Set task 1: Turn the patent claims paragraph that opens with "99. A system for generating libraries" into a short bulleted list that keeps its main facts.

Text provided:
────────
99. A system for generating libraries for hardware realization of neural networks, comprising: one or more processors; memory; wherein the memory stores one or more programs configured for execution by the one or more processors, and the one or more programs comprising instructions for: obtaining a plurality of neural network topologies, each neural network topology corresponding to a respective neural network; transforming each neural network topology to a respective equivalent analog network of analog components; and generating a plurality of lithographic masks for fabricating a plurality of circuits, each circuit implementing a respective equivalent analog network of analog components.
100. A non-transitory computer readable storage medium storing one or more programs configured for execution by a computer system having one or more processors, the one or more programs comprising instructions for: obtaining a plurality of neural network topologies, each neural network topology corresponding to a respective neural network; transforming each neural network topology to a respective equivalent analog network of analog components; and generating a plurality of lithographic masks for fabricating a plurality of circuits, each circuit implementing a respective equivalent analog network of analog components.
────────
Data lines:
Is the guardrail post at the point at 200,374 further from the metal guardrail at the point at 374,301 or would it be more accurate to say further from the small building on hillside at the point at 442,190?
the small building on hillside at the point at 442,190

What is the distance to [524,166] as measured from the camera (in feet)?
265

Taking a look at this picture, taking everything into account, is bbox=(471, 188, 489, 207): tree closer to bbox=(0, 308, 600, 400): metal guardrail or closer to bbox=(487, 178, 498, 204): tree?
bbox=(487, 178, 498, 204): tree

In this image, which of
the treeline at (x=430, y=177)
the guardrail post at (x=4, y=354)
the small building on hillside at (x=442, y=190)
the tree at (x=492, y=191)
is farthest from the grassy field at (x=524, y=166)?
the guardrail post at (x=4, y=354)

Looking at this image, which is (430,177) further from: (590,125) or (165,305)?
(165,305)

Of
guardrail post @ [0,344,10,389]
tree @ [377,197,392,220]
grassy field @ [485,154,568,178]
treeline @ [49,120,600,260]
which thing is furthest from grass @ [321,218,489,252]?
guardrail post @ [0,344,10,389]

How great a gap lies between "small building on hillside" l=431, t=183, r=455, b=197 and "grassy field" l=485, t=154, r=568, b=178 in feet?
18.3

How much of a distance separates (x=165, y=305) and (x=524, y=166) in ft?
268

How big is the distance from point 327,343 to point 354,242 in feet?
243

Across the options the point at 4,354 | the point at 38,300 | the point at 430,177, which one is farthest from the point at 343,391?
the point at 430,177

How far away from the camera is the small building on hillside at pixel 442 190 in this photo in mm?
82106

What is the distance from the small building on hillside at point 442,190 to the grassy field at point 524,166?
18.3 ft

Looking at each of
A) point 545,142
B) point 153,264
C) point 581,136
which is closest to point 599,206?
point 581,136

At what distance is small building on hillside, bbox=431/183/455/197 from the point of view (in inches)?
────────
Set task 2: Gather every line of the entries that contains the word "which". Case counts.

Full solution 1:
- Claim 99 covers a system for generating libraries for building neural networks in hardware.
- The system has one or more processors and memory that stores programs for those processors to run.
- The programs obtain several neural network topologies, each belonging to its own neural network.
- They turn each topology into an equivalent analog network made of analog components.
- They generate lithographic masks for making circuits, and each circuit implements one of those analog networks.

Full solution 2:
In this image, which of
Looking at this image, which is (430,177) further from: (590,125) or (165,305)?
which thing is furthest from grass @ [321,218,489,252]?
Across the options the point at 4,354 | the point at 38,300 | the point at 430,177, which one is farthest from the point at 343,391?
which is closest to point 599,206?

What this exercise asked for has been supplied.